CODEWITHSUNDEEP
powershellscripting
user3494110
user3494110

Reputation: 427

Powershell interrogate file name for date

I am just starting to get into powershell as a solution for a file collection process. Basically the gist of it is I want to loop through a directory of files that have the beginning wildcard, interrogate the julian date, and then rename the file based on that date (in Gregorian).

Right now I only have code (shown below) to rename the file based on today's date, but that is just because I am having trouble writing something advanced enough to do what I want it to do. The shortcut won't work 100% of the time. Can anyone offer any help on how to interrogate the julian date and rename?

Here is an example of how the file looks before I rename it, and how I want it to look after I rename it.

Before rename - COMPANY.DATA.J2016183.Y98173987 (the first 3 parts are constant aside from the date changing.

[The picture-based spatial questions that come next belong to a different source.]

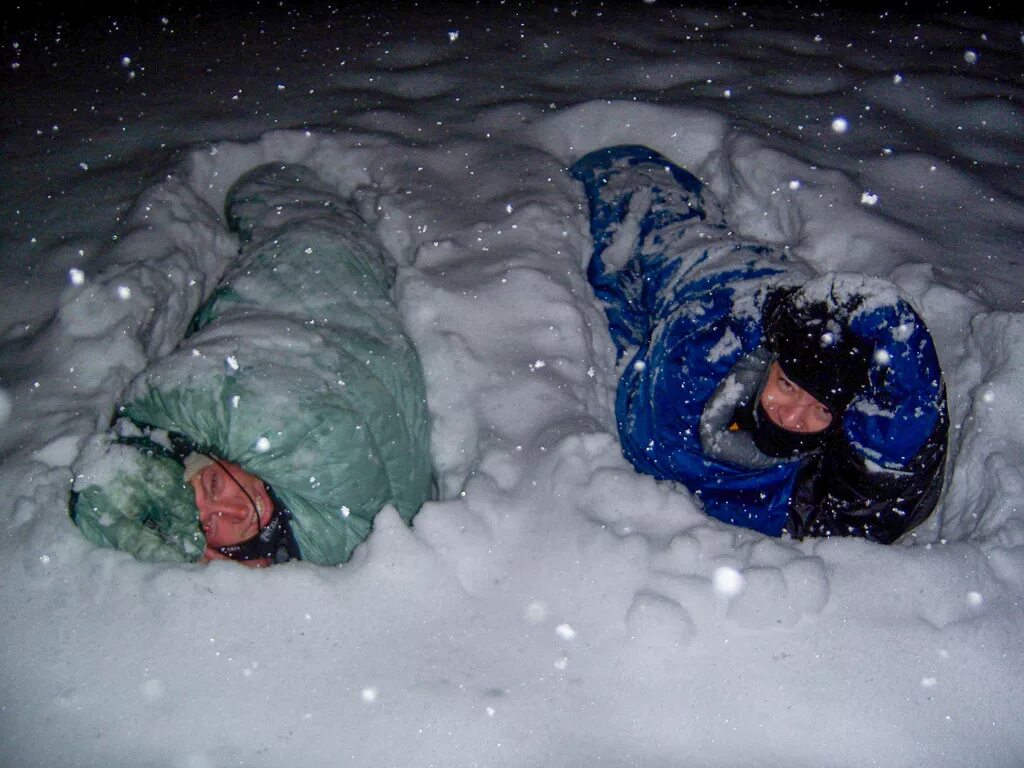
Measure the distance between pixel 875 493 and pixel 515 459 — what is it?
0.93 meters

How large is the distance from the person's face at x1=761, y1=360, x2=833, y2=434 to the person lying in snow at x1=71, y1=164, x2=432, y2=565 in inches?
39.1

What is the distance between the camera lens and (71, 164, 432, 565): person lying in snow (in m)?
1.55

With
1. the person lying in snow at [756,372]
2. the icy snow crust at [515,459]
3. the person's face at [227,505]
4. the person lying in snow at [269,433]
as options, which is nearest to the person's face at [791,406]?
the person lying in snow at [756,372]

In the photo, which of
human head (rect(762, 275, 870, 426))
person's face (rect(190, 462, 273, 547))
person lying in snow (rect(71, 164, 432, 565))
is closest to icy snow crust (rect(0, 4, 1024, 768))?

Only the last delimited section after the dot is a random key that I don't need. The "J" is a constant as it just refers to julian. What I need to interrogate is the date after the "J").

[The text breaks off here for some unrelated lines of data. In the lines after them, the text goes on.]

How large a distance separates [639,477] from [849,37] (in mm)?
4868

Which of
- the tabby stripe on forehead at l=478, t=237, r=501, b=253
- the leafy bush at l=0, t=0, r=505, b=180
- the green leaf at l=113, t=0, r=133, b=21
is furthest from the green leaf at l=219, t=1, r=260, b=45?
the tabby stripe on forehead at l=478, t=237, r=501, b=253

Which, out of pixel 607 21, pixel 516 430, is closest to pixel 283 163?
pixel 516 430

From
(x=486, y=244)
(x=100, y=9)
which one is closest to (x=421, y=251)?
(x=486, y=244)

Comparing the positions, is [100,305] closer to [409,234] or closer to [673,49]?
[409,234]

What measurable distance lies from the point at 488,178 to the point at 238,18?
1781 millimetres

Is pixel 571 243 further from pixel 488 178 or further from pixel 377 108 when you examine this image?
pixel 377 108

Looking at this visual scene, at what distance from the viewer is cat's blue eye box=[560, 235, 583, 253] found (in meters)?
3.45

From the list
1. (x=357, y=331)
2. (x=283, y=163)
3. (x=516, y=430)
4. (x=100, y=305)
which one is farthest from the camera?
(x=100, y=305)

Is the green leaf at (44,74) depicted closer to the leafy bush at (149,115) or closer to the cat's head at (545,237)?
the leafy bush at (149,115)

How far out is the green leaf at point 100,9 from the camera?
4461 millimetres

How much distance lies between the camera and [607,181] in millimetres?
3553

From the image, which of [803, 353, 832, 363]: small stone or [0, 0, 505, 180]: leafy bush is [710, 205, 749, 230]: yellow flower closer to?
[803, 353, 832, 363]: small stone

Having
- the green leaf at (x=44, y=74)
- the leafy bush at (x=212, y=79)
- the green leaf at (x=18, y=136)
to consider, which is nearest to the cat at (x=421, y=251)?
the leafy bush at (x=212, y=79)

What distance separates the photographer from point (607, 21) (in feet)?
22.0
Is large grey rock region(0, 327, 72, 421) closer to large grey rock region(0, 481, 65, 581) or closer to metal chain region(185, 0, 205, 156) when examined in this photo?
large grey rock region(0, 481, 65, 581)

Desired file name after renaming - DATA.2016-07-04.txt

$Today = (Get-Date).Date
$Day = $Today.AddDays(-2)
$newday = $Day.ToString("yyyy-MM-dd")
Get-ChildItem "\\fileserv\folder\COMPANY.DATA.*" -Recurse| 
Rename-Item -NewName {'DATA.' + $newday + '.txt' }

(the -2 just has to do with the file name/data difference. File name is 2 days ahead of actual data).

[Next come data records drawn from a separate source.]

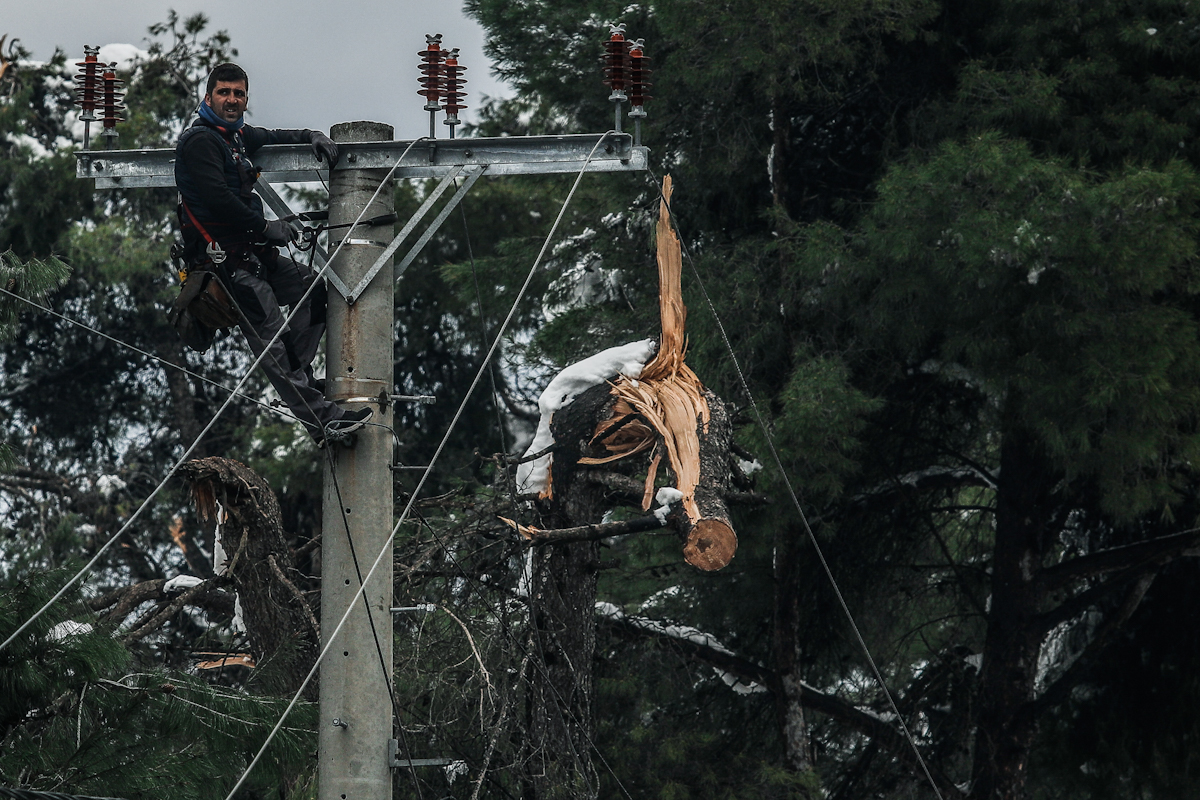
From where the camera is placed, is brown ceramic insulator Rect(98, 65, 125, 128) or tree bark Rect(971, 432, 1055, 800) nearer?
brown ceramic insulator Rect(98, 65, 125, 128)

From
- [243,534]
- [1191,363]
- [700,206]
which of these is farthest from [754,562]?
[243,534]

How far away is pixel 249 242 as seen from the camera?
22.2 ft

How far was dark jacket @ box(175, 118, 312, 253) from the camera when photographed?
21.3 feet

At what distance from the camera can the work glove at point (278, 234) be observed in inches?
266

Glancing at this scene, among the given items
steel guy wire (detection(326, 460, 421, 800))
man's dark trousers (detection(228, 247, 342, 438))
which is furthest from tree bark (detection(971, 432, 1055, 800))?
steel guy wire (detection(326, 460, 421, 800))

Any help would be appreciated. Thank you,

Upvotes: 1

Views: 386

Answers (2)

morgb
morgb

Reputation: 2312

Here is a function to convert Julian to Gregorian (source: http://powershell.com/cs/media/p/18723.aspx):

<# 
ALZDBA 20120831 

#> 
function Convert-JulianDateFormat2Date ( [int]$YYYYddd ) { 
####################### 
<# 
.AUTHOR 
    ALZDBA 20120831 
.SYNOPSIS 
    Convert YYYYddd to [date]. 
.DESCRIPTION 
    convert a numeric Julian date format to a regular date ( date datatype ) 
.INPUTS 
    $YYYYddd e.g. 2012245 
.OUTPUTS 
    [date] 
.EXAMPLE 
Clear-Host  
    $mydate = Convert-JulianDateFormat2Date -YYYYddd 2012263  
    $mydate  
    $mydate.dayofyear  

#> 
    $year = [int]( $YYYYddd / 1000 )*1000 
    $DayOfYear = $YYYYddd - $year 
    $date = Get-Date -Year ( $year/1000 ) -Month 1 -Day 1 -Hour 0 -Minute 0 -Second 0 
    #$date.DayOfYear  
    $date = $date.AddDays( $DayOfYear - 1 ) 
    $date 
    }

Using this, you can rename the files as follows:

$delim = "."
Get-ChildItem "\\fileserv\folder\COMPANY.DATA.*" -Recurse | 
foreach { 
    $nameArray = $_.Name.Split($delim)

    # CONVERT DATE:
    $jDate = $nameArray[2].Replace("J","")
    $mydate = Convert-JulianDateFormat2Date -YYYYddd $jDate
    $newDate = $mydate.ToString("yyyy-MM-dd")

    #RENAME FILES:
    $newName = $nameArray[1]+$delim+$newDate+$delim+$nameArray[4]
    Rename-Item $_ -NewName $newName 
}

Upvotes: 2

GeoGeoGeometry
GeoGeoGeometry

Reputation: 164

Ryan Drane has a great post on this problem here: http://www.ryandrane.com/2015/04/convert-julian-date-to-gregorian-date-in-powershell/

His approach, modified for your application, would look something like this:

$filename = "COMPANY.DATA.J2016183.Y98173987"
$JulianYear = $filename.Substring(14,4)
$JulianDay = $filename.Substring(18,3)
$GregorianDate = (Get-Date -Year $JulianYear -Month 01 -Day 01).AddDays($JulianDay - 1)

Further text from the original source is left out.